Thatcher ducked his head, rubbed his hands on his trousers, and said, “You’re right.”

Ross drank down his rum in a couple of quick gulps, blinked hard, and said, “I dinnae think we should all be attackin’ at once. We cannae depend on Pembroke to press the attack if we’re spent before the battle’s won.”

“I agree. We will spread out our attacks, take turns and perhaps extend our endurance that way. And possibly Pembroke can take a turn to give us all a breather, eh?”

Elinor nodded her agreement, but Fortescue’s seeming concession did not fool her at all. He had no intention of allowing her to take the glory, as he saw it, of burning a ship to the waterline. She was ashamed of resenting their victories because they made Crawford look successful. It should not matter who defeated the pirates, because a victory for Crawford was a victory for the fleet. But she could not convince herself of that.

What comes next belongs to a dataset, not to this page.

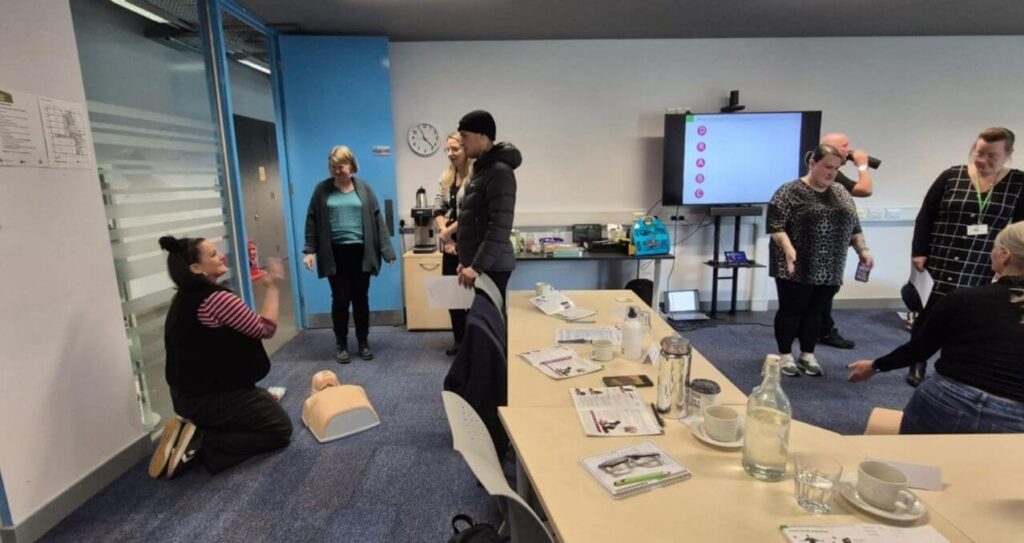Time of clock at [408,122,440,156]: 11:22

Four weeks, and they were running short on supplies, particularly fresh water. Crawford ordered them to set sail for Port Royal, which prodded Elinor out of the dull apathy she found herself in most days. She had heard so many stories about the former pirate haven and about the earthquake that had devastated the town in 1692 and turned it into a series of islands. The Royal Navy had built docks there, where they could observe any ship coming into Kingston, and it was at Port Royal that the Navy hanged pirates and left them in chains, dangling high where passing ships, many of them pirates, could see the fate of anyone who raised the black flag against Britain. It would be pleasant to go into Kingston, see the sights for an hour or two, anything to get her off
Glorious
and, possibly, back into a gown for even a little while.

“—until further notice,” Crawford was saying as she came up the companionway and passed near the wheel, where he was having a low-voiced conversation with the helmsman. They both paused and looked at her, their faces blank and unwelcoming, but Elinor forged ahead anyway.

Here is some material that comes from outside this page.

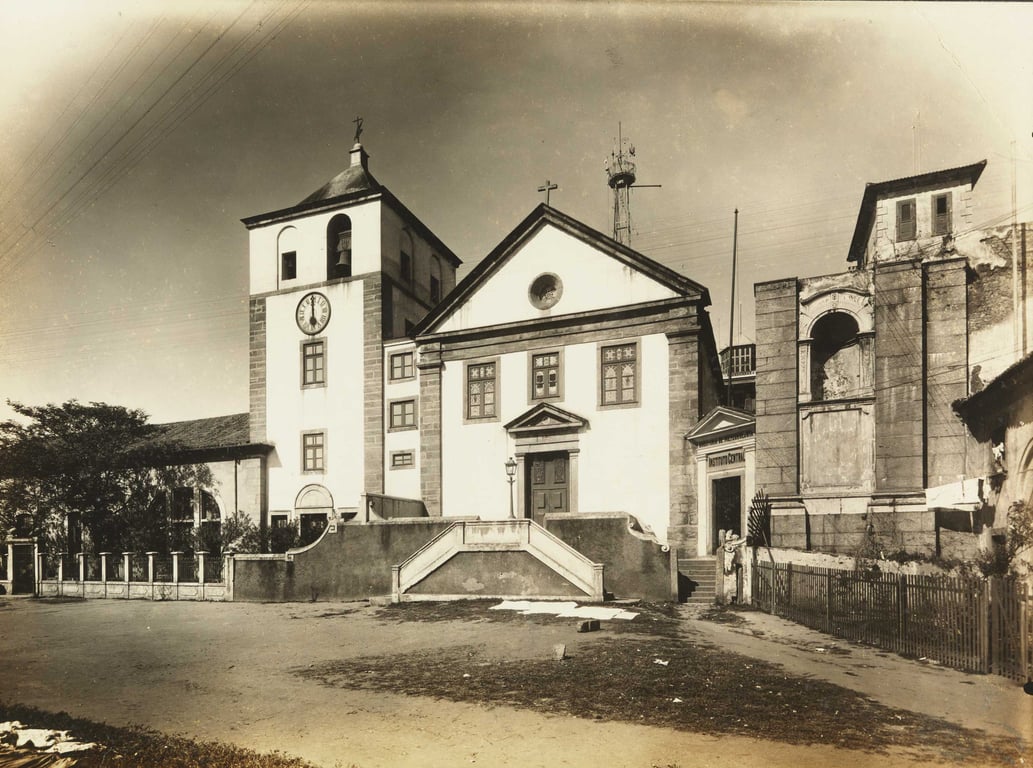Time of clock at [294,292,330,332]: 5:59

“Captain, if I may ask, will we be allowed to go ashore at Port Royal?”

Crawford smiled, a nasty expression. “There’s not much to do at the docks, Pembroke.”

“Then Kingston. I would enjoy taking an hour’s walk on land.”

“I think not.”

His dismissal was so abrupt Elinor was goaded into forgetting he held her future in his hands. “Why not, Captain? I have no doubt you will allow the men some short time ashore. At least you know I will not become drunk or consort with loose women.”

“I can’t protect you ashore. And I’m not going to tell off one of my officers to do so.”

“Then I will go with the other Scorchers.”

“They won’t want to be responsible for you either. You can stay on the ship and play lookout like you always do. What do you expect to see, on the horizon? Ramsay sailing in to snatch you away?”

Elinor gaped. “I beg your pardon, Captain?”

Crawford turned and stumped up to the quarterdeck, forcing Elinor to follow him. “He’d do it if he thought he could get away with it,” he said. “He’d do almost anything if it would bring him glory. Selfish of him, really, trying to keep you on his poky little ship.”